As philosopher Cornel West puts it, “Yes it’s a failure, but how good a failure?” There are many disappointments in the life of a dedicated activist-so many lost children, killed ideas, thwarted plans. But the energy is not wasted if it is channeled in pursuit of good failures, like these:
- The system may not be permanently changed, but it has been made a bit kinder or more dignified for a moment.
- Suffering may not have ceased, but someone has truly witnessed another’s suffering, and that mutual recognition is healing in itself.
- All is not equal, but a light has been shone on inequality and made people who perpetuate it take notice.
- A child has learned how to ask for help. A former prisoner has eaten a home-cooked meal. A person’s consciousness has been altered by seeing a provocative film.
- The world has not been “saved,” but it has been made a little more just or beautiful.
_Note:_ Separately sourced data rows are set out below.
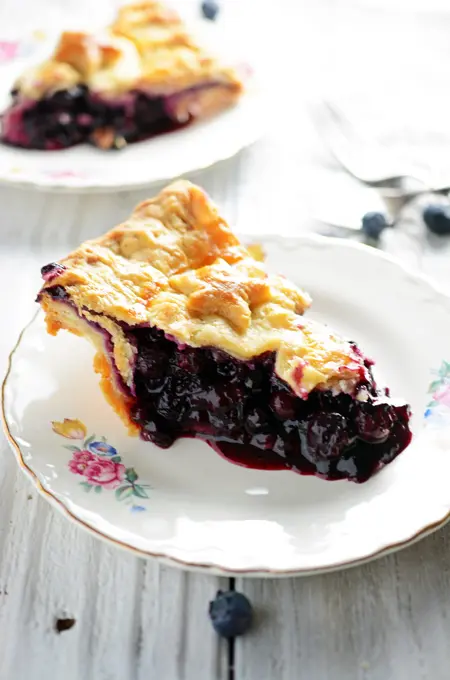 Blueberry Pie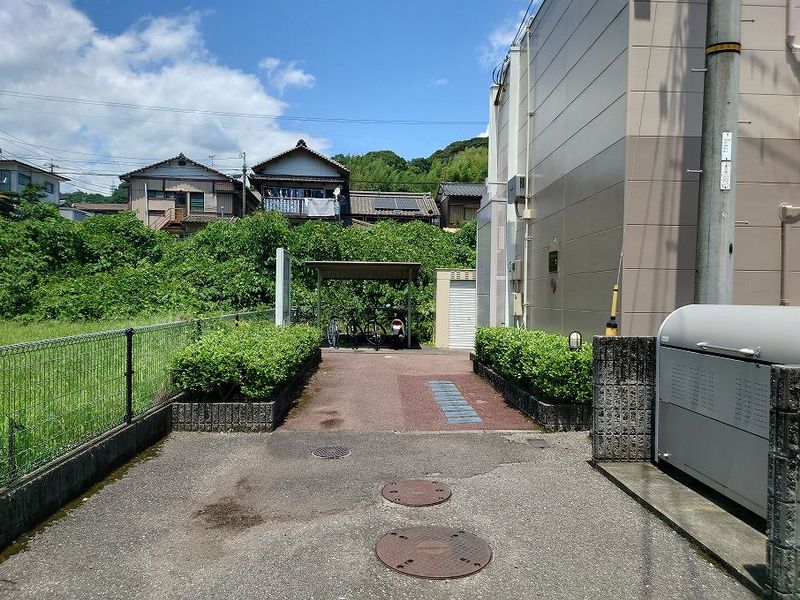レオパレスさくら 共用部分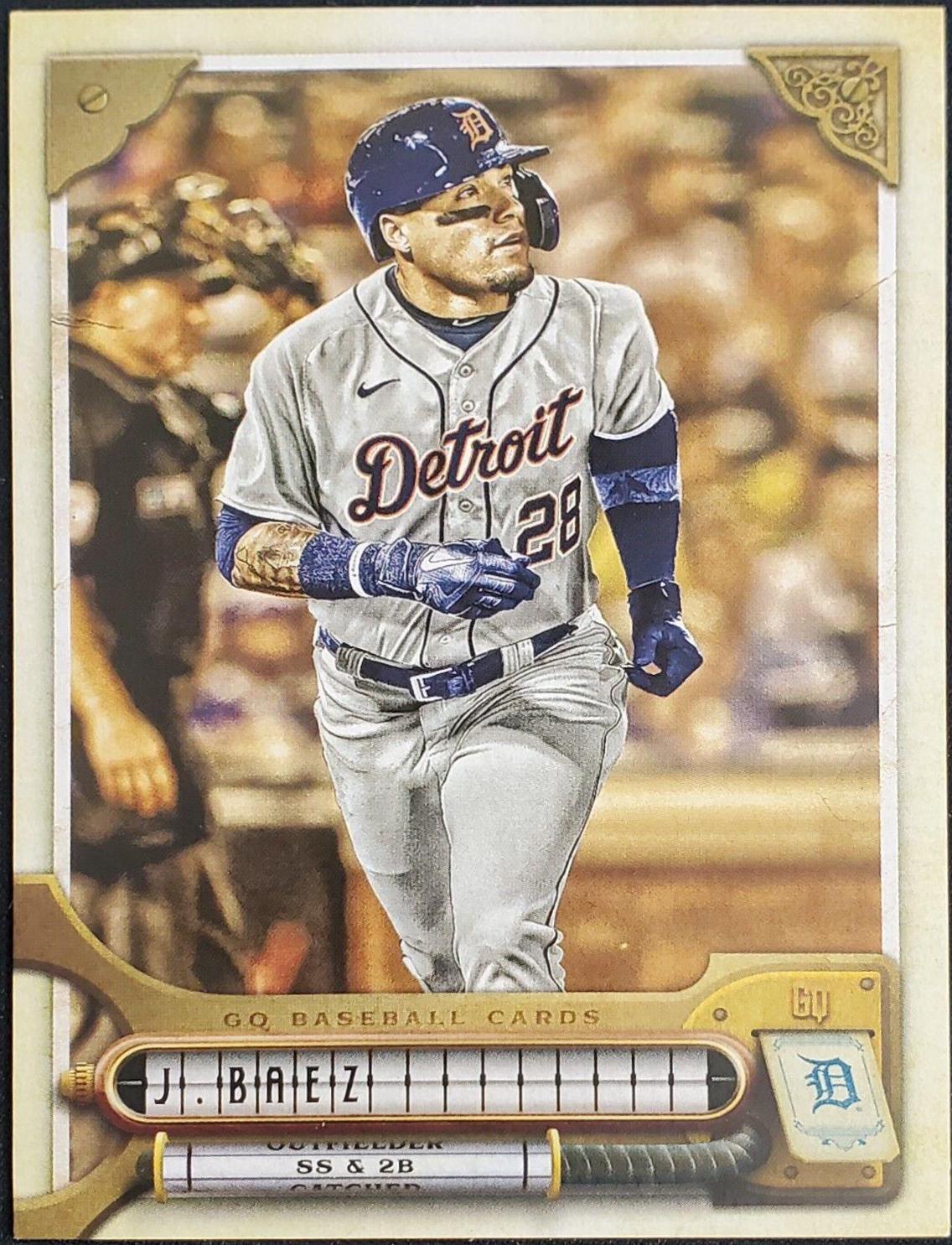 Javier Baez [Team Logo Swap] #116
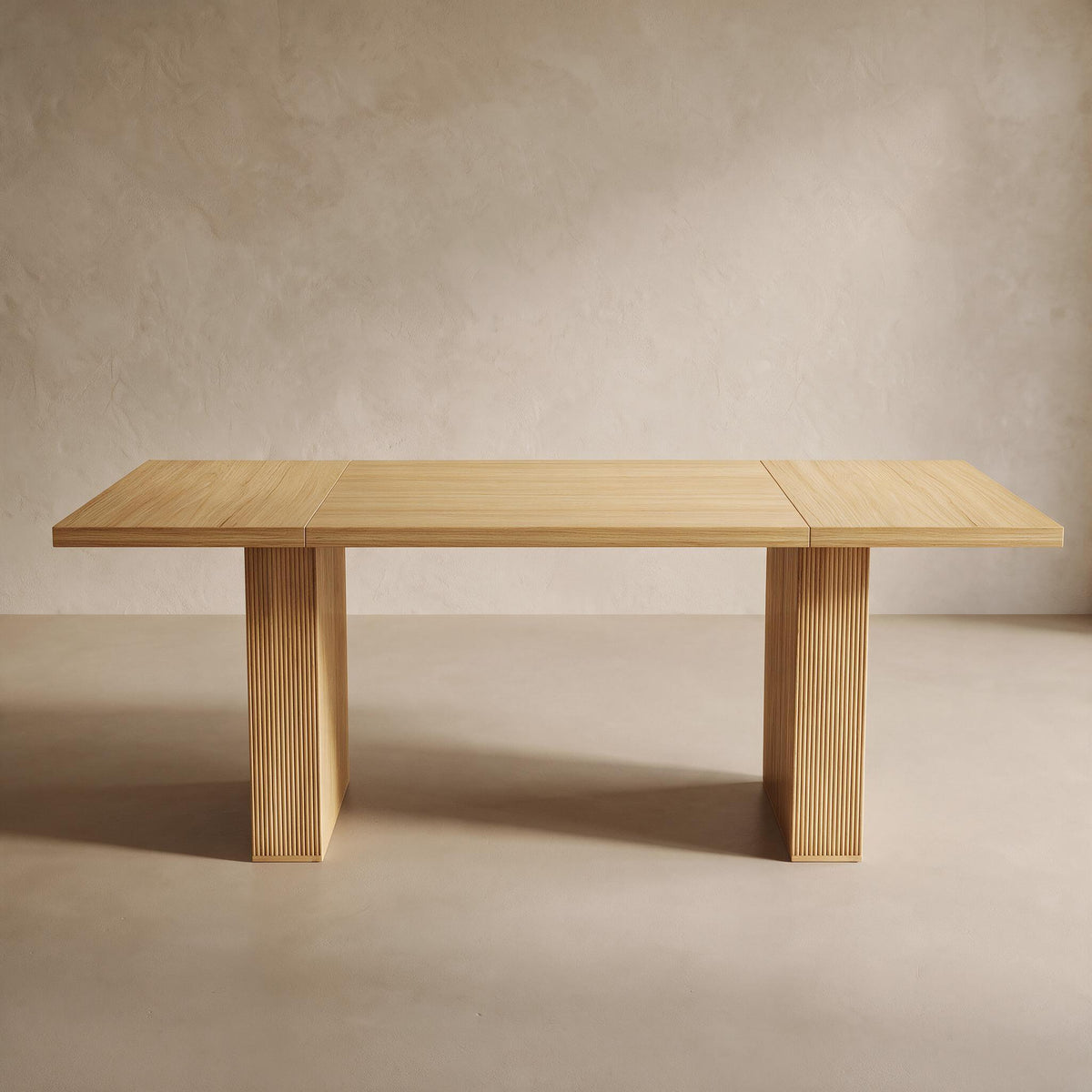 Verlain Natural Dining Table (79")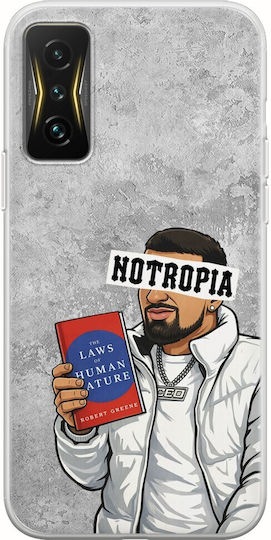 Epic Quotes Notropia Xiaomi Poco F4 GT 5G Гъвкав TPU Прозрачен Силикон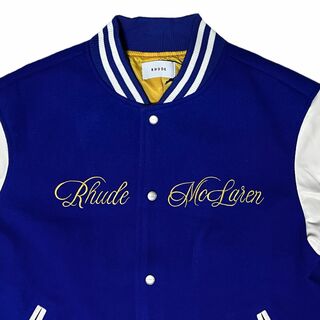 RHUDE MCLAREN ルード EST バーシティ ジャケット Lの通販 by Real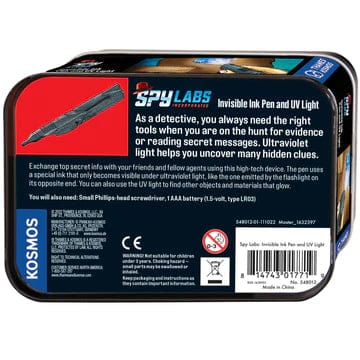 Spy Labs Invisible Ink Pen and UV Light - Image 3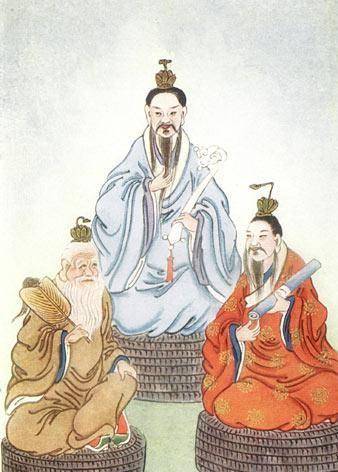 于是劝车迟国王在城内修建三清观,以供奉三清,求得长生不老圣水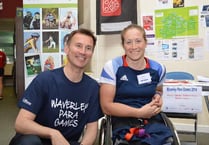 Health Secretary Hunt pinning hopes on borough’s best games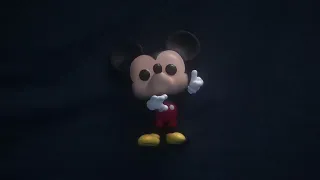 A Mickey Mouse Pop Figure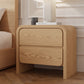 Elora 2-Drw Nightstand - Timber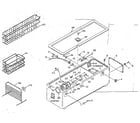 Kenmore 1985913170 cabinet parts diagram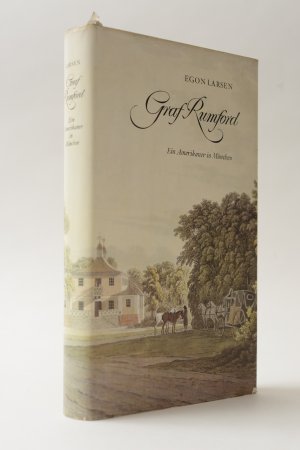 antiquarisches Buch – Egon Larsen – Graf Rumford. Ein Amerikaner in München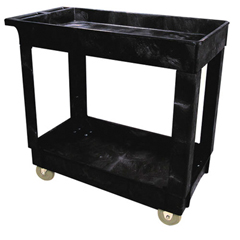 RCP9T66BLA - Rubbermaid Commercial Service/Utility Carts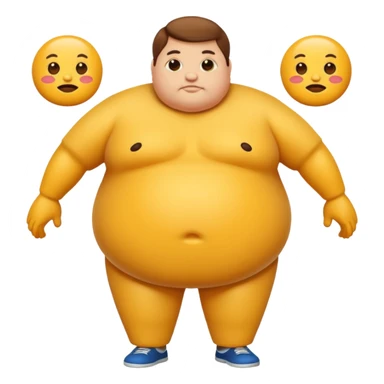 obesity sticker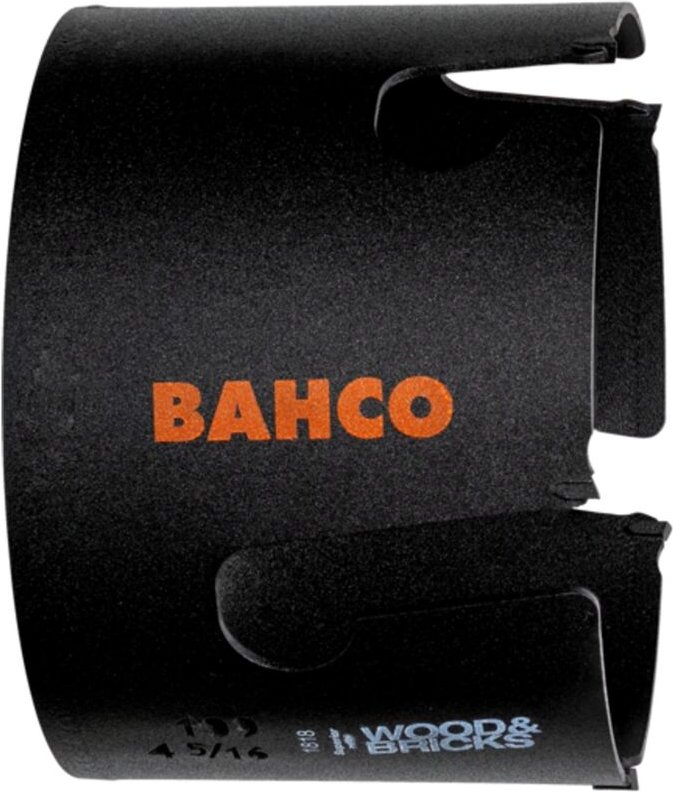Bahco Superior Multi-Lochsägen-Satz für Holz und Ziegel, 27 mm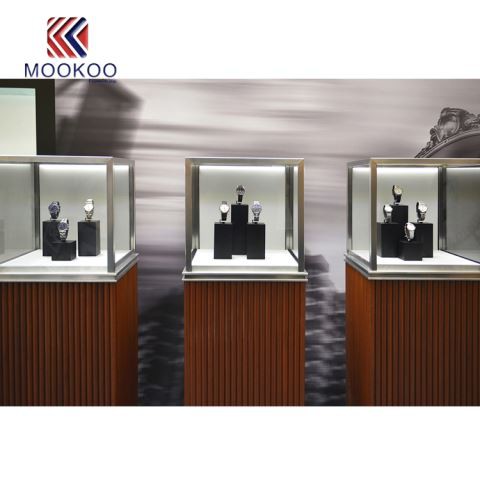Wood Counter Display do biżuterii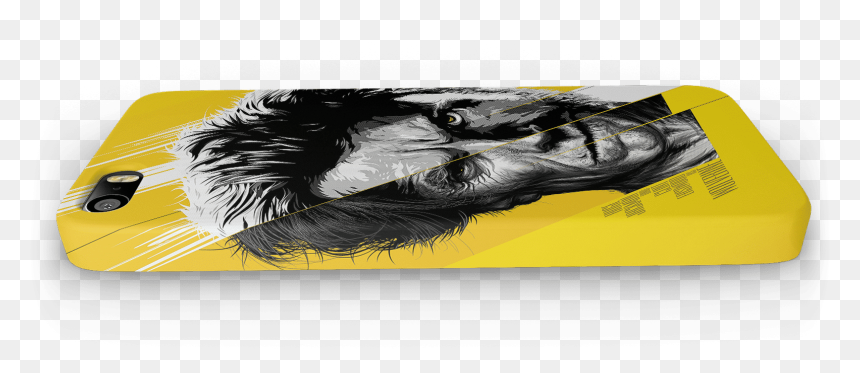 Dailyobjects Clint Eastwood In Wolverine Case For Iphone - Maine Coon, HD Png Download - clint eastwood png
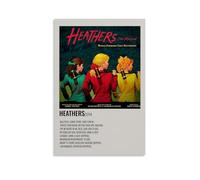 YRAEYWAER Poster Heathers The Musical 2014 (1) - Décoration murale moderne pour salon, chambre à coucher, salon - 30 x 45 cm - Sans cadre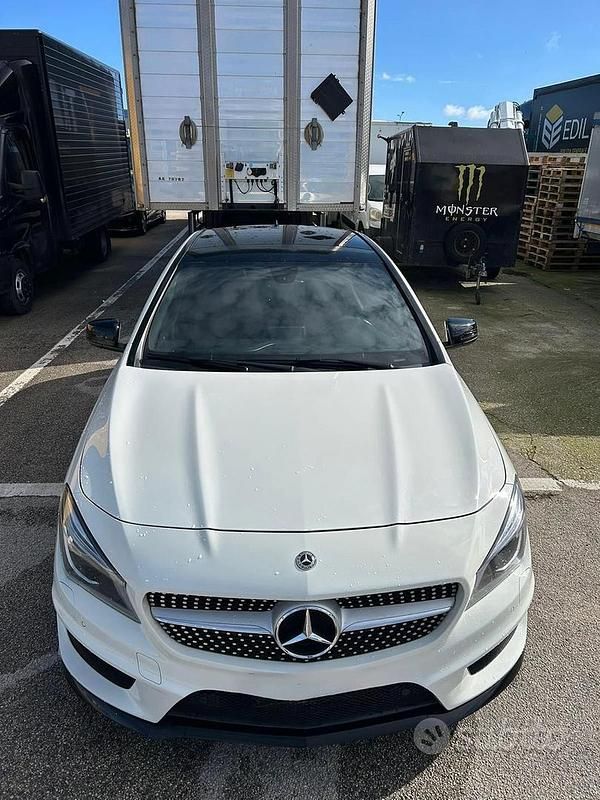 Usata Mercedes CLA220 Premium 177 CV (130 kW) 2014 Berlina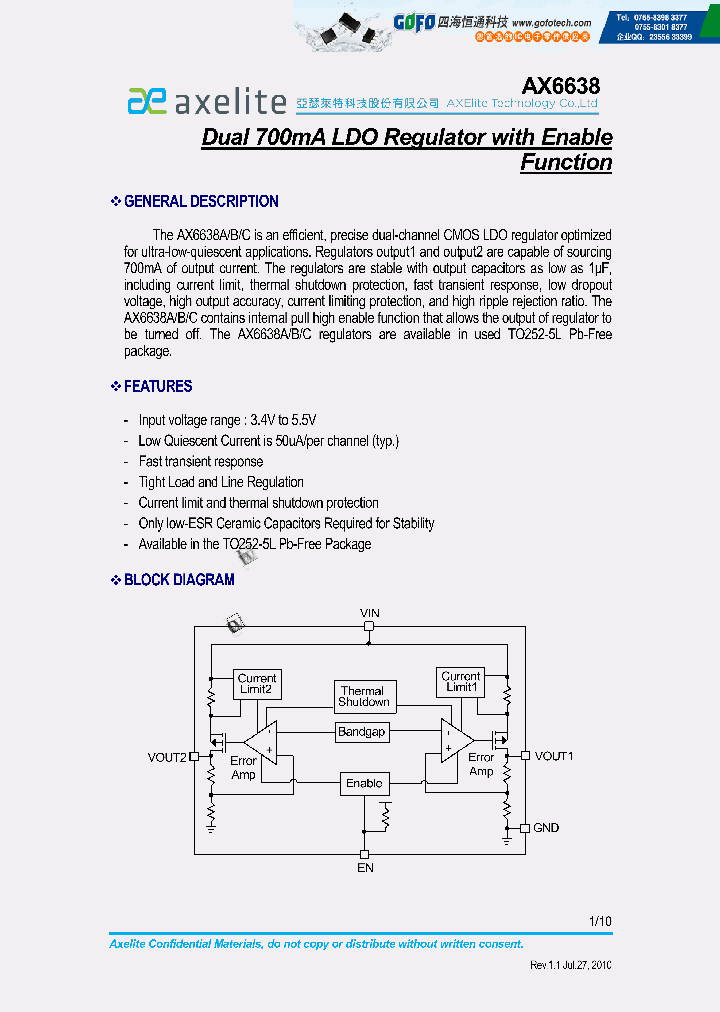 AX6638_7821453.PDF Datasheet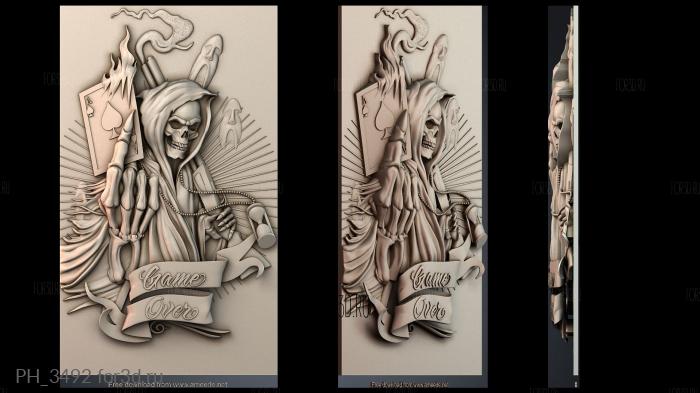 PH_3492 3d stl for CNC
The way we understand success and failure is critical not just because it leads to achievable goals, but because it can ensure a grateful and resilient spirit-the only kind truly capable of investing in a better world for the long haul. What could be more radical in the end than refusing to be defeated or deflated by failure? To reclaim failure as a mark of a visionary and impossible dream worth having, to root our confidence in the smallest of human interactions, to feel buoyed by one productive day, one humanizing conversation, one healed wound.
From that vantage point, we don’t need “our” president to win, though it is certainly fun when he does! We need to feel that we have contributed to the world that we want to create, that we have talked with people that we disagreed with in a way that we can be proud of, and that we have made our communities more dignified, beautiful, and peaceful through our own resilient nature.